How does race help us in the 21st century in the USA? I'm not seeing any benefits at all from the concept

Doctors do.

Saint Croix said...

I wouldn't lump the author of the Declaration of Independence in with Goebbels. Just saying.

Jefferson's original Declaration is amazing in that its so hostile to slavery. I think his original draft is far superior to what the final edited-by-committee version was like.
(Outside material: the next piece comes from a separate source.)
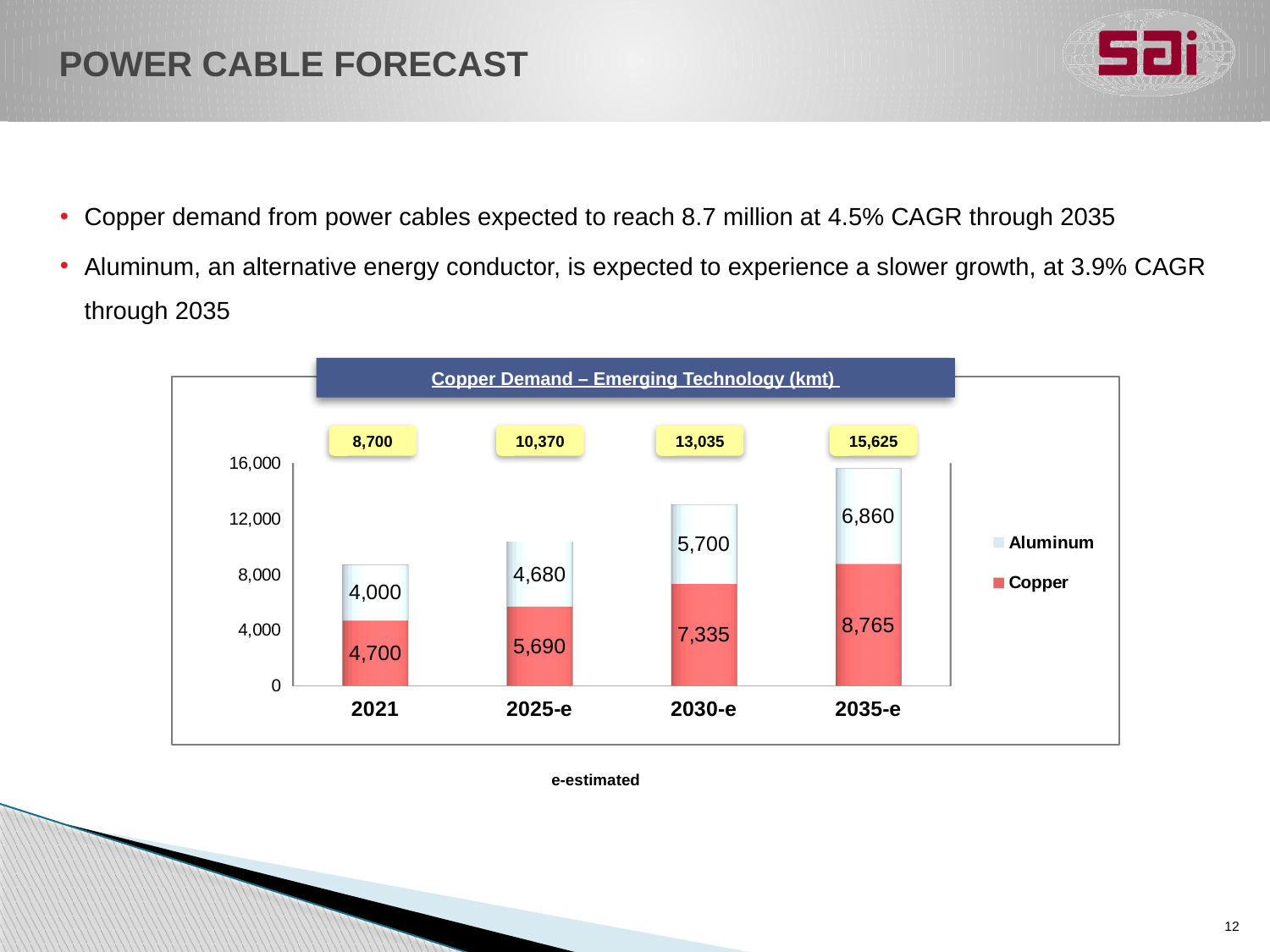
What is the Aluminum value for 2035-e? 6,860 What is the difference between the Copper value for 2035-e and the Copper value for 2021? 4,065 What kind of chart is shown? Stacked bar chart What is the Copper value for 2030-e? 7,335 How many series does the legend list? 2 How many years are shown on the x axis? 4 What is the Copper value for 2021? 4,700 Which year has the lowest Aluminum value? 2021 What is the total of the stacked bar for 2025-e? 10,370 What is the total of the stacked bar for 2035-e? 15,625 Which is larger in 2030-e, Copper or Aluminum? Copper Which year has the highest Copper value? 2035-e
I really think he was swept away by the holy spirit.

We hold these truths to be sacred & undeniable; that all men are created equal...

he has waged cruel war against human nature itself, violating it's most sacred rights of life & liberty in the persons of a distant people who never offended him, captivating & carrying them into slavery in another hemisphere, or to incur miserable death in their transportation thither. this piratical warfare, the opprobrium of infidel powers, is the warfare of the CHRISTIAN king of Great Britain. determined to keep open a market where MEN should be bought & sold, he has prostituted his negative for suppressing every legislative attempt to prohibit or to restrain this execrable commerce: and that this assemblage of horrors might want no fact of distinguished die, he is now exciting those very people to rise in arms among us, and to purchase that liberty of which he has deprived them, & murdering the people upon whom he also obtruded them; thus paying off former crimes committed against the liberties of one people, with crimes which he urges them to commit against the lives of another.

Jefferson was not just a brilliant guy, he was a passionate and amazing advocate for what is right, good, and just. So in that sense, absolutely, nothing like Goebbels. Also, Jefferson wasn't an architect of slavery or even a defender of it. He was weak on the subject. He didn't follow his moral instincts. He went along with the evil in his day. He participated in the atrocities and did little to stop them.

My point was not to equivocate Goebbels and Jefferson as two peas in a pod. Or Breyer, for that matter. My point is that high IQ people can be found all across the political spectrum. They can have wildly divergent ideas, beliefs, and political opinions and, yes, be so damn wrong you want to smack them in the eye. If you went through the history of the world, counting up atrocities and evil, you would probably find that dumb people do that sort of thing on a case-by-case basis. Billy the Kid was a dummy. But if we're talking about giant numbers of atrocities, of evil that takes organization and planning and structure and a lot of thought, it's smart people who did all that shit. The people who organized Nazi Germany were not low IQ people. The people who instituted slavery in the US were not low IQ people. The people who wrote Roe v. Wade and Carhart are not low IQ people.

It's dumb for Jupiter to posit IQ averages as some sort of helpful guide in judging extremely large classes of people. I.Q is just a measure of aptitude. It's how much intellectual power a person has. It doesn't say a whole hell of a lot about what a person will do with that power. A person with a low IQ may know--and probably does know--a hell of a lot more about growing a potato or fixing a toilet than I do. I know nothing about such things, because I haven't put the time or effort into learning about them. So that low IQ person is way smarter in those areas than I am.

You rely too much on the brain. The brain is the most overrated organ. - Woody Allen

Gahrie said...

I.Q is just a measure of aptitude. It's how much intellectual power a person has. It doesn't say a whole hell of a lot about what a person will do with that power.

Actually it does. Despite fifty years of people trying to destroy IQ as a useful statistic, it still is.

There are a lot of unpleasant demographic realities that everyone knows to be true, but most are unwilling to discuss.

Steven Wilson said...

Intelligence is a tool not a virtue.

Steven Wilson said...

I'll try again.
I'm really not a robot. Would a robot say:

Intelligence is a tool, not a virtue.